Nonequilibrium Pump-Probe Photoexcitation as a Tool for Analyzing Unoccupied Equilibrium States of Correlated Electrons
Youhei Yamaji, Masatoshi Imada

TL;DR
This paper proposes a pump-probe photoexcitation method to analyze unoccupied equilibrium states in correlated electrons, revealing that unoccupied spectra can be identified through their faster relaxation, challenging traditional thermalization assumptions.
Contribution
It introduces a novel experimental approach to detect unoccupied spectra in doped-Mott insulators using nonequilibrium relaxation dynamics.
Findings
Unoccupied spectra relax faster than occupied ones.
Effective temperatures differ during relaxation, invalidating thermalization assumptions.
Unoccupied states at equilibrium can be identified through their rapid relaxation.
Abstract
Relaxation of electrons in a Hubbard model coupled to a dissipative bosonic bath is studied to simulate the pump-probe photoemission measurement.
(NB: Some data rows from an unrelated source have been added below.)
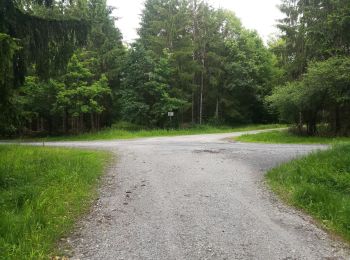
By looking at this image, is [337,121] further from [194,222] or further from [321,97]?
[194,222]

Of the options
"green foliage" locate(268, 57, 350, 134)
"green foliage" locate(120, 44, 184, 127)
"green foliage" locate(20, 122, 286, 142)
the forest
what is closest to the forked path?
the forest

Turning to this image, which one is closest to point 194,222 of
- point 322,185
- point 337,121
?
point 322,185

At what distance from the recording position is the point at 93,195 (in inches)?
295

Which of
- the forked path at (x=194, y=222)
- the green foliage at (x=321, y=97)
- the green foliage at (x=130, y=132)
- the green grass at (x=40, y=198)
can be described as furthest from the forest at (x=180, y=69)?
the forked path at (x=194, y=222)

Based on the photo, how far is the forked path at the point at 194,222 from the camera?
4.59 metres

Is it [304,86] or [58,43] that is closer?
[58,43]

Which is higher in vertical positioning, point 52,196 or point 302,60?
point 302,60

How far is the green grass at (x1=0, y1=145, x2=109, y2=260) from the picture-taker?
4684 millimetres

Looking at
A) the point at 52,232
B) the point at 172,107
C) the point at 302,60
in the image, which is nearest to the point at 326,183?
the point at 52,232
From this insight, we propose an experimental method of eliciting unoccupied part of the single-particle spectra at the equilibrium of doped-Mott insulators. We reveal first that effective temperatures of distribution functions and electronic spectra are different during the relaxation, which makes the frequently employed thermalization picture inappropriate. Contrary to the conventional analysis, we show that the unoccupied spectra at equilibrium can be detected as the states that relax faster.